My sobriety began two months before my seventeenth birthday. After three years of sobriety, I joined the U.S. Army. All I understood regarding my time abstaining from alcohol and drugs was “don’t drink or use, and go to 12 Step meetings.” Basic Combat Training was not an issue, but Advanced Individualized Training became increasingly difficult with lack of meeting attendance.
Bottles of alcohol began appearing, which made me very anxious when I could not attend 12 Step meetings on a regular basis. My drill instructor did not understand the importance of meeting attendance, nor did I understand the importance of having a solid understanding of how to apply the 12 Steps to my life. I returned to the civilian sector after only four months of military service.
Ten years later, after working various retail, factory, and construction jobs, attending school part-time and working two jobs, I realized that military service was not my issue. I was still new in sobriety and did not truly grasp what the military had to offer.

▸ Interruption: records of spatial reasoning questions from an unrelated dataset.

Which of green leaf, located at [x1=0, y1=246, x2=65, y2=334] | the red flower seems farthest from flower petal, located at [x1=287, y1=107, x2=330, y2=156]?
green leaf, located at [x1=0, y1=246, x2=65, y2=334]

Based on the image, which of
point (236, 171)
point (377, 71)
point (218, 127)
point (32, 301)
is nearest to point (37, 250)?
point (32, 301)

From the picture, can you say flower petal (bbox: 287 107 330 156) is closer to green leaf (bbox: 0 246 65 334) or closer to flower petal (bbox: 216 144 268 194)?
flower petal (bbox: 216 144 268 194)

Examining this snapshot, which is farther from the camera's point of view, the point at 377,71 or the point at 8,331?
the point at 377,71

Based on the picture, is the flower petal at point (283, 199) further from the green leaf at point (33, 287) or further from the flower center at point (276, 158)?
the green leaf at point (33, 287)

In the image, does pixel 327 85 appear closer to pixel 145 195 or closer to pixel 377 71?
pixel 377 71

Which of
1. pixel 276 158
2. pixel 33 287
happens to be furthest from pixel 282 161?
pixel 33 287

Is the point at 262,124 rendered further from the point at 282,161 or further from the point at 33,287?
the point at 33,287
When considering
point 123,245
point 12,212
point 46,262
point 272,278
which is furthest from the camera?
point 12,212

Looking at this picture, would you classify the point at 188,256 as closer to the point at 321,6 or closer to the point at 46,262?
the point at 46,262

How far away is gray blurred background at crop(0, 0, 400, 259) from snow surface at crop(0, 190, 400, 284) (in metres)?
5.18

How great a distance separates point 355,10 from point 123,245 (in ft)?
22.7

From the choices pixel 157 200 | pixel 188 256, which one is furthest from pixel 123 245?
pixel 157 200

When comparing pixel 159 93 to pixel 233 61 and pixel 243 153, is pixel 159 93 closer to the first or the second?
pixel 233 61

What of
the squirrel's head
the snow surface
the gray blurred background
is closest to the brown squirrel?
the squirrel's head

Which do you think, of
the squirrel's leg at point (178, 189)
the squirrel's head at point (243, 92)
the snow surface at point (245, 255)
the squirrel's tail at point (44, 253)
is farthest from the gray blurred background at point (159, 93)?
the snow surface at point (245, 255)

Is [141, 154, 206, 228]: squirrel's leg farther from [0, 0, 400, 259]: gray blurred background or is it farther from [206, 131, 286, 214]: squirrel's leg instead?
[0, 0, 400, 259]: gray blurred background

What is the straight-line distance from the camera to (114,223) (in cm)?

It took a year to re-enter the military in 2007. Coming into a wartime Army is a lot easier than during peacetime.
Practicing the 12 Steps slowly over a period of 13 years assisted me for future deployments. In contrast to early recoveries in the 50s and 60s, where completion of ALL 12 Steps typically took place within less than 30 days.
Within recovery meetings, I have often heard the 12 Steps summarized as “trust God, clean house, and help others.” As a former agnostic, practicing the 12 Steps showed me evidence of a Creative Intelligence operating in my life, as I would allow him to present himself.
Today, my experience through 12 Step work has taught me the by-product of practicing the 12 Steps is I no longer have to worry about “picking up” a drug or drink. The connection that I feel to a Creative Intelligence is the most powerful when assisting others in establishing a connection of their own. Watching others re-create their lives into something useful is better than any high or drunk that I have ever experienced.
I began my military service in 2007 as a private first class, and today I am a Special Operations officer. The life I have today is nothing short of miraculous.
Looking back on my convictions developed from practicing the 12 Steps and growing in my recovery — I understand my purpose is to be of assistance to my Creator. What better place to assist and help in the world than in the world’s greatest military, and more specifically in the Special Operations Community?